Training protocol for TBX11k
            with pre-training on NIH-CXR14
NIH-CXR14 PRE-TRAINING. The pre-training schematics for the advanced network trained first on the NIH-CXR14, and then fine-tuned on the target dataset (TBX11k).

These require a 2-step re-training procedure. You first need to train the models on NIH-CXR14 dataset, and then fine-tune on the TBX11k dataset. To do so, first run one of the following:

# cpu (on either macOS or Linux, but **EXTREMELY slow**)
pixi run -e default mednet experiment M_U_X.py --cache-samples --parallel=8 --output-folder=M_U_X
pixi run -e default mednet experiment M_B_X.py --cache-samples --parallel=8 --output-folder=M_B_X

# mps (on macOS with Apple Silicon)
pixi run -e default mednet experiment M_U_X.py --device=mps --cache-samples --parallel=8 --output-folder=M_U_X
pixi run -e default mednet experiment M_B_X.py --device=mps --cache-samples --parallel=8 --output-folder=M_B_X

# cuda (on Linux + Nvidia card)
pixi run -e cuda mednet experiment M_U_X.py --device=cuda --cache-samples --parallel=8 --output-folder=M_U_X
pixi run -e cuda mednet experiment M_B_X.py --device=cuda --cache-samples --parallel=8 --output-folder=M_B_X

You will need at least 10Gb of GPU (v)RAM, and 500Gb of RAM to execute these experiments. Note CPU-RAM requirements may be trimmed down if you set --no-cache-samples. The retrained models will be left at <output-folder>/model-at-lowest-validation-loss-epoch=*.ckpt.
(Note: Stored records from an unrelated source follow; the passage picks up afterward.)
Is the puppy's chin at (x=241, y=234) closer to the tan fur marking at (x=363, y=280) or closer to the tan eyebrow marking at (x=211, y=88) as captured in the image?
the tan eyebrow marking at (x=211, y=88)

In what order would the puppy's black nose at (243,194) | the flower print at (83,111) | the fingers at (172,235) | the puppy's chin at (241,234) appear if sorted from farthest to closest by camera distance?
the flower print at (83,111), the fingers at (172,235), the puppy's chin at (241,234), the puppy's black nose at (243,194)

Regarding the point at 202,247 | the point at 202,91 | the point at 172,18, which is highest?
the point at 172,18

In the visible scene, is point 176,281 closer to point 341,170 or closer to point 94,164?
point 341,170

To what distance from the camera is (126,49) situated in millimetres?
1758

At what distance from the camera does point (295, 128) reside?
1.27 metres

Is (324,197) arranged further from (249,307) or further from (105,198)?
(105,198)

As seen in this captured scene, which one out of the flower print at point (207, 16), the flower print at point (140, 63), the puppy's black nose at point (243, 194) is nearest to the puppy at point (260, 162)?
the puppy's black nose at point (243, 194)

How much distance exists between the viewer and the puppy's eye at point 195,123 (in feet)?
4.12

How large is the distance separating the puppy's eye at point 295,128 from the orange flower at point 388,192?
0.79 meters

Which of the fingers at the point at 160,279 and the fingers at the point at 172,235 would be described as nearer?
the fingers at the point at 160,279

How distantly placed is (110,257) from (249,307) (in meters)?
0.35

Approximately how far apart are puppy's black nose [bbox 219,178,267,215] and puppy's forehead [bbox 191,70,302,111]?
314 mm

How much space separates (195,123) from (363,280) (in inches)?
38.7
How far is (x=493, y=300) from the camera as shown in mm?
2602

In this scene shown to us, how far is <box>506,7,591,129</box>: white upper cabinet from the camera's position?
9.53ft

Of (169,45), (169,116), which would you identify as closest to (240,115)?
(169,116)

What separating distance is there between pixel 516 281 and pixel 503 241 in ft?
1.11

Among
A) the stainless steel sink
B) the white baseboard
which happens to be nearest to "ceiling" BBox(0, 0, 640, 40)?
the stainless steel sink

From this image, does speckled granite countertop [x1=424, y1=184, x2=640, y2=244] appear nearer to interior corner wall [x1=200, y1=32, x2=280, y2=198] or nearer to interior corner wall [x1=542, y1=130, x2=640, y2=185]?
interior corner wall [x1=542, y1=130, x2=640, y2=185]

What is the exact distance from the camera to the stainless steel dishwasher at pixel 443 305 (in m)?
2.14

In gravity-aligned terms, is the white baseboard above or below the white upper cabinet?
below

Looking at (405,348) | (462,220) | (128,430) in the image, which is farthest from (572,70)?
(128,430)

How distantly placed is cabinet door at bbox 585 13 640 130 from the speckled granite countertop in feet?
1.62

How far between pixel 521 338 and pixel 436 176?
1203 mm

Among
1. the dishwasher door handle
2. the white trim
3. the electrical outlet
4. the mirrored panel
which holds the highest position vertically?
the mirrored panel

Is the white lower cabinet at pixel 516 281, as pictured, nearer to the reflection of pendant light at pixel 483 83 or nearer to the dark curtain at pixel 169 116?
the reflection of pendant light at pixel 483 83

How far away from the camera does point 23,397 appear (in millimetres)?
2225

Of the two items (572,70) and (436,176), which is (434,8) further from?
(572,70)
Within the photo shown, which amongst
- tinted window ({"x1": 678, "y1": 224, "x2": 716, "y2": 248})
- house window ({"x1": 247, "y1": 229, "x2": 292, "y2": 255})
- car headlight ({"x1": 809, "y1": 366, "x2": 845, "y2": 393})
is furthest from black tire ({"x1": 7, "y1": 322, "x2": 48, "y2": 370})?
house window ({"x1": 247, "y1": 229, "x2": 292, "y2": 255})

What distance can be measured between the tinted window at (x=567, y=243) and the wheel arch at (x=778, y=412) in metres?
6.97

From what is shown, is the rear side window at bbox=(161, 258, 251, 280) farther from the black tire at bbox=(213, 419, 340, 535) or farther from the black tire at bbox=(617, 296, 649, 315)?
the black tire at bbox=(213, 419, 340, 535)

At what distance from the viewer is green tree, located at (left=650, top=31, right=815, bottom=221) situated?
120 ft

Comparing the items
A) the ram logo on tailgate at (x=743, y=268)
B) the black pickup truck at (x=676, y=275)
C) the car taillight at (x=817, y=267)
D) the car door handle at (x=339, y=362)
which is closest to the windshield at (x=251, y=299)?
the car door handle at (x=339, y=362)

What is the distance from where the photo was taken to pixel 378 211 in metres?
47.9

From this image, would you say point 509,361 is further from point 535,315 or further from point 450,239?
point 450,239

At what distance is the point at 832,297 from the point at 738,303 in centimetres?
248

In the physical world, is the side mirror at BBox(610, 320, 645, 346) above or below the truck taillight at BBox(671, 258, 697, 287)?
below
Once the base models have been re-trained, you will need to fine-tune those on the TBX11k so you reproduce published results. For example, to produce the M_B_B model, start from the weights at M_B_X/model-at-lowest-validation-loss-epoch=*.ckpt, and execute one of the following:

# cpu (on either macOS or Linux, but **EXTREMELY slow**)
pixi run -e default mednet experiment M_B.py --cache-samples --parallel=8 --initial-weights=M_B_X --output-folder=M_B_B

# mps (on macOS with Apple Silicon)
pixi run -e default mednet experiment M_B.py --device=mps --cache-samples --parallel=8 --initial-weights=M_B_X --output-folder=M_B_B

# cuda (on Linux + Nvidia card)
pixi run -e cuda mednet experiment M_B.py --device=cuda --cache-samples --parallel=8 --initial-weights=M_B_X --output-folder=M_B_B

In this last step, hardware requirements are the same as for M_* models. Repeat the evaluation procedure to account for the new model.